§ WHAT THE TASK ASKS:
Return each record shown below exactly, with none omitted.

§ RECORDS FOR PROCESSING:

>>>>

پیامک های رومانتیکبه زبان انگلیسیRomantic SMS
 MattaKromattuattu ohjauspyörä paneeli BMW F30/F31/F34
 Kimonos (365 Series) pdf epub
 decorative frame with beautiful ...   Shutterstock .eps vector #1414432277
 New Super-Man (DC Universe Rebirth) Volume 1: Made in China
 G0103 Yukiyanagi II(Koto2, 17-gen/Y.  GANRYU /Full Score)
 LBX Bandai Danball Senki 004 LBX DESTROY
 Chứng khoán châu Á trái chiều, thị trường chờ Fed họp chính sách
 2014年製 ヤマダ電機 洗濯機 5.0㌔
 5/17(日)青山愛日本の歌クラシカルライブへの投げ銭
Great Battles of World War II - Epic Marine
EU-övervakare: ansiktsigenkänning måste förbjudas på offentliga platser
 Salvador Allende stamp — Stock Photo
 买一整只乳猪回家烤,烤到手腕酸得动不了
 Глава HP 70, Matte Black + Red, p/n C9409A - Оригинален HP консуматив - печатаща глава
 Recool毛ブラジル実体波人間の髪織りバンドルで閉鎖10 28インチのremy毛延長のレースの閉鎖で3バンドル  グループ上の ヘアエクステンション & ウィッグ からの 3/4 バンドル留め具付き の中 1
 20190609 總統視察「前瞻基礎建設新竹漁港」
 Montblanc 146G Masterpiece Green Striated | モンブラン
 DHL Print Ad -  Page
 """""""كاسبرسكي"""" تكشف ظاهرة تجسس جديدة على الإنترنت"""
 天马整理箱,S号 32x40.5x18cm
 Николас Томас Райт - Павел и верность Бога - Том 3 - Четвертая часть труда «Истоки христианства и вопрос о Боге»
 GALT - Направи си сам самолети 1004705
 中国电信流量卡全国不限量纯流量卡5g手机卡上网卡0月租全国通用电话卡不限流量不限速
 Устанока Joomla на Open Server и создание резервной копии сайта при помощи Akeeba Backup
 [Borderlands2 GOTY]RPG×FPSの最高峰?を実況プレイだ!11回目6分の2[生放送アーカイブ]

<<<<

§ SOLUTION TO THE PROBLEM:
پیامک های رومانتیکبه زبان انگلیسیRomantic SMS
 MattaKromattuattu ohjauspyörä paneeli BMW F30/F31/F34
 Kimonos (365 Series) pdf epub
 decorative frame with beautiful ...   Shutterstock .eps vector #1414432277
 New Super-Man (DC Universe Rebirth) Volume 1: Made in China
 G0103 Yukiyanagi II(Koto2, 17-gen/Y.  GANRYU /Full Score)
 LBX Bandai Danball Senki 004 LBX DESTROY
 Chứng khoán châu Á trái chiều, thị trường chờ Fed họp chính sách
 2014年製 ヤマダ電機 洗濯機 5.0㌔
 5/17(日)青山愛日本の歌クラシカルライブへの投げ銭
Great Battles of World War II - Epic Marine
EU-övervakare: ansiktsigenkänning måste förbjudas på offentliga platser
 Salvador Allende stamp — Stock Photo
 买一整只乳猪回家烤,烤到手腕酸得动不了
 Глава HP 70, Matte Black + Red, p/n C9409A - Оригинален HP консуматив - печатаща глава
 Recool毛ブラジル実体波人間の髪織りバンドルで閉鎖10 28インチのremy毛延長のレースの閉鎖で3バンドル  グループ上の ヘアエクステンション & ウィッグ からの 3/4 バンドル留め具付き の中 1
 20190609 總統視察「前瞻基礎建設新竹漁港」
 Montblanc 146G Masterpiece Green Striated | モンブラン
 DHL Print Ad -  Page
 """""""كاسبرسكي"""" تكشف ظاهرة تجسس جديدة على الإنترنت"""
 天马整理箱,S号 32x40.5x18cm
 Николас Томас Райт - Павел и верность Бога - Том 3 - Четвертая часть труда «Истоки христианства и вопрос о Боге»
 GALT - Направи си сам самолети 1004705
 中国电信流量卡全国不限量纯流量卡5g手机卡上网卡0月租全国通用电话卡不限流量不限速
 Устанока Joomla на Open Server и создание резервной копии сайта при помощи Akeeba Backup
 [Borderlands2 GOTY]RPG×FPSの最高峰?を実況プレイだ!11回目6分の2[生放送アーカイブ]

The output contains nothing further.